Schedule E Tax Tips
Landlords need to keep excellent records regarding cost basis, income, and expenses. And the number one best way to keep track of all this? Set up a spreadsheet. Your tax accountant may even have a template you can use.As a landlord, here are the things you need to keep track of:
- Purchase price of the house, condo, or apartment building you are renting out,
- Accumulated depreciation, and current annual depreciation on your property,
- Rental income,
- Security deposits you received.
In addition, you will need to keep track of various expenses associated with your rental property, including:
- Commissions or property management fees,
- Advertising costs,
- Cleaning, maintenance, and repair costs,
- Homeowners insurance and HOA dues,
- Real estate taxes and mortgage interest expenses,
- Security deposits reimbursed to the tenant.
- and various other expenses, such as utilities, landscaping, garbage, and so forth.
As you can see, it will be particularly helpful if you track these various expenses using personal finance software or a computer spreadsheet, so that monthly and year-end reports can be quickly printed out.
Passive Activity Losses
Renting out real estate property is generally considered a passive activity, even if you devote a substantial amount of time to selecting the right tenants, repairing the rental unit, and inspecting the property for routine maintenance. What this means is that the IRS limits your losses from your rental business to a maximum of $25,000 per year. The rules and criteria for Passive Activity Losses are found in IRS Instructions for Schedule E. Note: this is $25,000 in total losses from all your rental properties.
Tax Planning for Landlords
Landlords normally make a small profit on their rental income. This is the case because rental income is usually sufficient to pay the mortgage, and plus a little extra for property taxes, insurance, and repairs. However, landlords get to depreciate the purchase price of the rental property, which is usually sufficient to turn a small economic profit into a small tax loss. That means expenses exceed income after depreciation is taken into consideration. The IRS provides a tax break for homeowners who rent out their property instead of using the property as a personal residence.Every so often, however, landlords face major expenses, such as replacing a roof, or gutting an apartment after a long-term tenant vacates. In these circumstances, it is possible that the landlord has a loss greater than $25,000. But the Passive Activity Loss rules will limit the loss to exactly $25,000. The remainder will be carried over to next year, when hopefully the landlord will have more of a profit and will be able to absorb the excess tax losses.
Selling Rental Properties
Selling a house, apartment building, or other rental property is different than selling your main home. Different rules apply for calculating your taxes. Just like calculating capital gains, the formula for calculating the gain or loss of rental property involves subtracting your cost basis from your selling price.

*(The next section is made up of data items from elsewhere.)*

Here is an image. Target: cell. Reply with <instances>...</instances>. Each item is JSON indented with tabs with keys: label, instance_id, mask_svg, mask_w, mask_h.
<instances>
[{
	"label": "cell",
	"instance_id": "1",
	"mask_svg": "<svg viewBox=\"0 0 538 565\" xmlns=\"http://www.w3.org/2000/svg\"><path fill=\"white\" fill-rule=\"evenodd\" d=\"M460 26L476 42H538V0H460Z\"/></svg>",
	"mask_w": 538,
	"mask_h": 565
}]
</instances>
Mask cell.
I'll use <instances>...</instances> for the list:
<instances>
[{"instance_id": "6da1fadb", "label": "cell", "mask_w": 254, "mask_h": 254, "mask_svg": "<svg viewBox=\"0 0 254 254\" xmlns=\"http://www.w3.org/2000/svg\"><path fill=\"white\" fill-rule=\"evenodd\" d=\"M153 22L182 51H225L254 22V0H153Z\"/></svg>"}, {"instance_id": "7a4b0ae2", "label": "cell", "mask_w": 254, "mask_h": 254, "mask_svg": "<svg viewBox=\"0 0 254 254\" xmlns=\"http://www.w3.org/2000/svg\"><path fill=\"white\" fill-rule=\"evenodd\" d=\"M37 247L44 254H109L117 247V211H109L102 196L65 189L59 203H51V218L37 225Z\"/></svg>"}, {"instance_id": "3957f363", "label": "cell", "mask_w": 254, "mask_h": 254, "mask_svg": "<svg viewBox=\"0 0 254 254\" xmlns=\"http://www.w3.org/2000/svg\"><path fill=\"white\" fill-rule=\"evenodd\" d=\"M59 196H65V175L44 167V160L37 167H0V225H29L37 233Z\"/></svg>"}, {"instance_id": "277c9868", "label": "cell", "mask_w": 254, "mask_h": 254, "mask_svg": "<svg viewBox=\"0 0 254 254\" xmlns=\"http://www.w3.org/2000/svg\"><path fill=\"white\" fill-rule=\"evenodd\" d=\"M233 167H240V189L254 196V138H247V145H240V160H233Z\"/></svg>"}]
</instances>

Adjusted Cost Basis for Rental Property
The formula for calculating your cost basis on rental property is as follows:- Purchase price
- + Purchase costs (title & escrow fees, real estate agent commissions, etc.)
- + Improvements (replacing the roof, new furnace, etc.)
- + Selling costs (title & escrow fees, real estate agent commissions, etc.)
- - Accumulated depreciation (as reported on your tax forms)
- = Cost Basis
And then calculating your profit or loss would be:
- Selling price
- - Cost Basis
- = Gain or Loss
If the resulting number is positive, you made a profit when you sold your rental property. If the resulting number is negative, you incurred a loss when you sold your rental property. Gains on rental property can be taxed partly as depreciation recapture at a maximum 25% tax rate and partly as capital gains. This is due to rules for rental property contained in the Internal Revenue Code Section 1250, which is discussed in IRS Publication 544. Rental property sales are reported on Form 4797, and any capital gain calculations are reported on Schedule D.